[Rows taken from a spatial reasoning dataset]
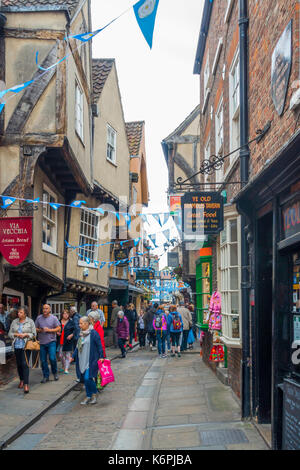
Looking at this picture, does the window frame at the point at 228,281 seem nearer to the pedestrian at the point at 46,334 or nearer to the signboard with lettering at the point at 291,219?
the signboard with lettering at the point at 291,219

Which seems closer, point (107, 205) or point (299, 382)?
point (299, 382)

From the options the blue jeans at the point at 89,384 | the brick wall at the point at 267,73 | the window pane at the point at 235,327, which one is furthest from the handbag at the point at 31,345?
the brick wall at the point at 267,73

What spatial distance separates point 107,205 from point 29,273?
28.1 feet

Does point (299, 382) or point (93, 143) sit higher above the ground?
point (93, 143)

What is needed — Reproduce all of the records above verbatim, leaving out the pictures.

Finished exercise —
Looking at this picture, does the window frame at the point at 228,281 seem nearer to the pedestrian at the point at 46,334 or nearer to the signboard with lettering at the point at 291,219?
the signboard with lettering at the point at 291,219

Which seems closer, point (107, 205) or point (299, 382)?
point (299, 382)

From the options the blue jeans at the point at 89,384 | the brick wall at the point at 267,73 | the window pane at the point at 235,327, which one is furthest from the handbag at the point at 31,345?
the brick wall at the point at 267,73

What spatial distance separates point 107,205 from point 29,273?
28.1 feet

Does point (299, 382) or point (93, 143) sit higher above the ground?
point (93, 143)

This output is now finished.